With Australia’s abundant sunshine resource, solar electrification would be a natural fit there, but in Canada, BC Hydro’s growing hydroelectric capacity is where Woodside is looking for the 600 MW of electric energy Kitimat LNG will need.
“If you think about a large LNG plant today, if it needs 500 MW of total power, 100 MW of that may be generated through electricity, 400 MW of that will actually come from gas-fired turbines driving the compressors,” Coleman said. “If those turbines can be converted to electric in a sensible way, that is the best way to start reducing emissions.”
Woodside has been working with turbine manufacturers to convert those units to run on electricity, rather than on natural gas, and it has managed to incorporate the concept into Kitimat LNG, which recently announced an expansion to three trains and 18mn mt/yr from the initial plan for two trains and 12mn mt/yr. Chevron is seeking an expanded natural gas export licence to match the bigger project.
“We’ve been working with BC Hydro on a concept to get power into the site, and that will make it the first fully-electric site for an LNG plant in the world,” he said.

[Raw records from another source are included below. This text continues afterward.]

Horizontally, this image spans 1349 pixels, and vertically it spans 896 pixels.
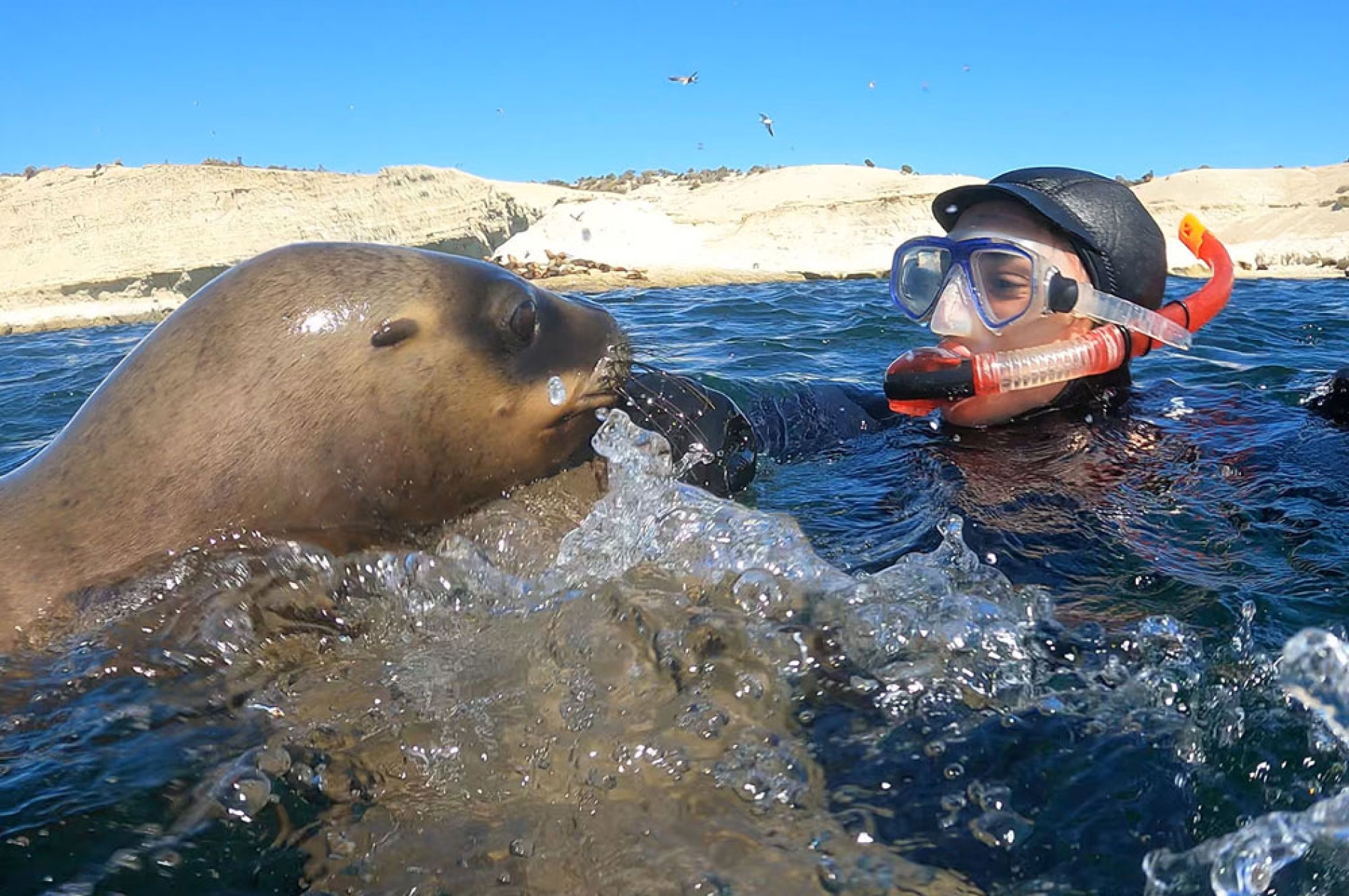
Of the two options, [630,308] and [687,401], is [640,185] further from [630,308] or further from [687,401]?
[687,401]

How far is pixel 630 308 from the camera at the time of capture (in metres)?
10.7

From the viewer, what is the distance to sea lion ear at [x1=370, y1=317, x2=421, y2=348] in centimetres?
234

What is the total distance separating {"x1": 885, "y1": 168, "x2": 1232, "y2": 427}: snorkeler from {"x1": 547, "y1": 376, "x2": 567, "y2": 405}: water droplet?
1.48m

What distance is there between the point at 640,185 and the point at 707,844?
31307mm

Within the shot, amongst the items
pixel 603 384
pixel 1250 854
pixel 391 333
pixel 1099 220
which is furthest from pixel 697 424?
pixel 1250 854

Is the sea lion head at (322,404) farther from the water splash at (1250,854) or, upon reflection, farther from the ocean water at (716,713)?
the water splash at (1250,854)

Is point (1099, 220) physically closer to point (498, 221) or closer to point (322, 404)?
point (322, 404)

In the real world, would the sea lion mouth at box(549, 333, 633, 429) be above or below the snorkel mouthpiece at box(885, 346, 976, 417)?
above

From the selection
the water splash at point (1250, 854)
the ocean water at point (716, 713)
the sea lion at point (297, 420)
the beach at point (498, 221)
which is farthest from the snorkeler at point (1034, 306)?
the beach at point (498, 221)

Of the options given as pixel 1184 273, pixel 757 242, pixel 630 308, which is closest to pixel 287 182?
pixel 757 242

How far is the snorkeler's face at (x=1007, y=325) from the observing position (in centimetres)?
369

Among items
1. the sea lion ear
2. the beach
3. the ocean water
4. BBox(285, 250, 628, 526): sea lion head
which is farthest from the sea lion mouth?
the beach

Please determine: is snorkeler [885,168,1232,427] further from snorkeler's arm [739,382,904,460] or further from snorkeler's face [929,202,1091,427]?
snorkeler's arm [739,382,904,460]

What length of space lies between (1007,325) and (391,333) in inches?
87.6
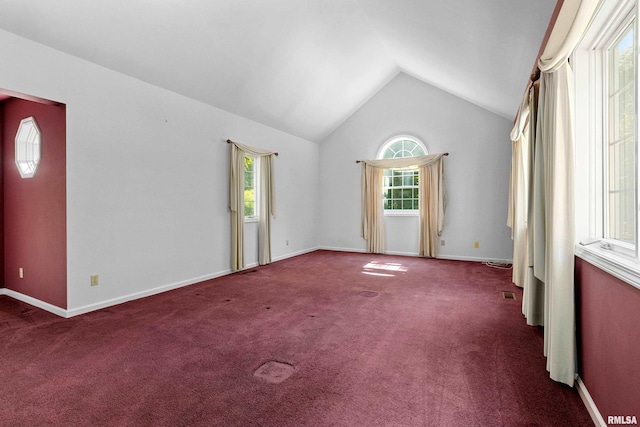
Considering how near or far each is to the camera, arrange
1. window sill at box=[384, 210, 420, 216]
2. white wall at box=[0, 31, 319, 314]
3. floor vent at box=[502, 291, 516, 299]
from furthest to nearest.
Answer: window sill at box=[384, 210, 420, 216], floor vent at box=[502, 291, 516, 299], white wall at box=[0, 31, 319, 314]

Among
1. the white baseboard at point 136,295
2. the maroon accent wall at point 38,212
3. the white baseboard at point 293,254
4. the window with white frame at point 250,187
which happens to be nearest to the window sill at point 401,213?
the white baseboard at point 293,254

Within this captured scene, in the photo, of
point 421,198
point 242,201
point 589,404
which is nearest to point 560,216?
point 589,404

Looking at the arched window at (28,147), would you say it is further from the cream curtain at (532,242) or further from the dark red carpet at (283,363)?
the cream curtain at (532,242)

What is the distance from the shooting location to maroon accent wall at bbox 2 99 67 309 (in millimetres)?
3246

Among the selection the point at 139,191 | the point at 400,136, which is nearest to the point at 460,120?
the point at 400,136

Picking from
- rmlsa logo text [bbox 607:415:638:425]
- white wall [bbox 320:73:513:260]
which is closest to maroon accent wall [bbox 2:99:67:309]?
rmlsa logo text [bbox 607:415:638:425]

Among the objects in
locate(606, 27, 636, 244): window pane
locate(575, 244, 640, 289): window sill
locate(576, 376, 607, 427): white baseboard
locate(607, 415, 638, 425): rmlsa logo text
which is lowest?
locate(576, 376, 607, 427): white baseboard

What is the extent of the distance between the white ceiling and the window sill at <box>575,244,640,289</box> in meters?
1.66

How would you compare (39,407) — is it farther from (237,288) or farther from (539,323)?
(539,323)

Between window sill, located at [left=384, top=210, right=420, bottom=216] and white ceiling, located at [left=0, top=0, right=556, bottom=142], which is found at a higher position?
white ceiling, located at [left=0, top=0, right=556, bottom=142]

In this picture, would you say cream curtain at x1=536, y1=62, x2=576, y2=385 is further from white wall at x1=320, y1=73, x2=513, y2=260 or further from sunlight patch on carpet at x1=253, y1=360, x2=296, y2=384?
white wall at x1=320, y1=73, x2=513, y2=260

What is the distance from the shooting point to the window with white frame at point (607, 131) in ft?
5.21

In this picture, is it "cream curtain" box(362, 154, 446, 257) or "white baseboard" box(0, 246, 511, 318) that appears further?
"cream curtain" box(362, 154, 446, 257)

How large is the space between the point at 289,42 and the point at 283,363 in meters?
3.85
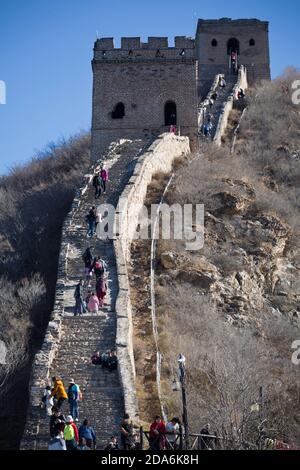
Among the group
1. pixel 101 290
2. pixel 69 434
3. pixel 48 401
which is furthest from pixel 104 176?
pixel 69 434

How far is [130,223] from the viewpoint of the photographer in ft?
87.2

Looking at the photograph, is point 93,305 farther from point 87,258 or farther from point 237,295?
point 237,295

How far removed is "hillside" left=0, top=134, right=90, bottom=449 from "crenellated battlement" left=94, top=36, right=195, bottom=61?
5.09 metres

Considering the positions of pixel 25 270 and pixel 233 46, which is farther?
pixel 233 46

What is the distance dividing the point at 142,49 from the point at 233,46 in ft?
52.4

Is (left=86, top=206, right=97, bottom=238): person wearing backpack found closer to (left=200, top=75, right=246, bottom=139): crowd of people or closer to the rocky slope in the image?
the rocky slope

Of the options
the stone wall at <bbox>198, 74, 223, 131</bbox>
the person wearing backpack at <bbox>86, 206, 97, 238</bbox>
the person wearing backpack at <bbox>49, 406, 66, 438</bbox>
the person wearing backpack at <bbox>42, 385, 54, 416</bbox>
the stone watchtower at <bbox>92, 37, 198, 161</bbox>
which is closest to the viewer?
the person wearing backpack at <bbox>49, 406, 66, 438</bbox>

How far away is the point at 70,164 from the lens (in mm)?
45281

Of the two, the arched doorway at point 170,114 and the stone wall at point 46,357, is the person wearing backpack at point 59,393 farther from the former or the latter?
the arched doorway at point 170,114

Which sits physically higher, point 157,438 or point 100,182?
point 100,182

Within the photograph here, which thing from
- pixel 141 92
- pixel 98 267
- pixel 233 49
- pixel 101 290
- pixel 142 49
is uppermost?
pixel 233 49

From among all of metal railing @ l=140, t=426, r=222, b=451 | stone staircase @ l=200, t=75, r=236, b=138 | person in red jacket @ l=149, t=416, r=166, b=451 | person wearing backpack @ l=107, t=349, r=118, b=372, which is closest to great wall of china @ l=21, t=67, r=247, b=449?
person wearing backpack @ l=107, t=349, r=118, b=372

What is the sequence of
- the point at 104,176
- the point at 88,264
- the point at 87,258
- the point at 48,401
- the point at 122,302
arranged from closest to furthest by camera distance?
the point at 48,401 < the point at 122,302 < the point at 88,264 < the point at 87,258 < the point at 104,176

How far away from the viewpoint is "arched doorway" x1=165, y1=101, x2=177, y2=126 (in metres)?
35.9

On other matters related to the Kitimat project, Coleman said Woodside has recently decided to disaggregate the project, meaning that it will focus first on establishing the ownership structure of the liquefaction plant, and then turn to whether it wants to also own the pipeline that will deliver feed gas to Bish Cove, the location on Douglas Channel where the plant will be built.
Woodside has always said it doesn’t want to take FID on a project in which it holds a 50% equity interest, so it’s looking now for potential purchasers for a portion of that equity, perhaps 10% or 20%. Chevron Canada would have to approve any equity change.
Further upstream, neither Woodside nor Chevron have made any decisions on who might own the pipeline - with the working name of Pacific Trail Pipeline - and is still discussing that structure. And in the production fields of northeastern BC, where both Chevron and Woodside have reserves in the Liard Basin straddling BC’s northern border with the Yukon and Northwest Territories, no decisions have been taken on how Kitimat LNG will be supplied.
“In BC, the key is the ownership of the plant; the upstream is not an issue because there is so much gas available,” Coleman said. “It’s about ownership of the plant; we’re working with people about who is best to own the pipeline and how that would work; the final step then would be working on the upstream supply, whether that supply comes from the Liard basin, from other producers in western Canada, or a combination thereof.”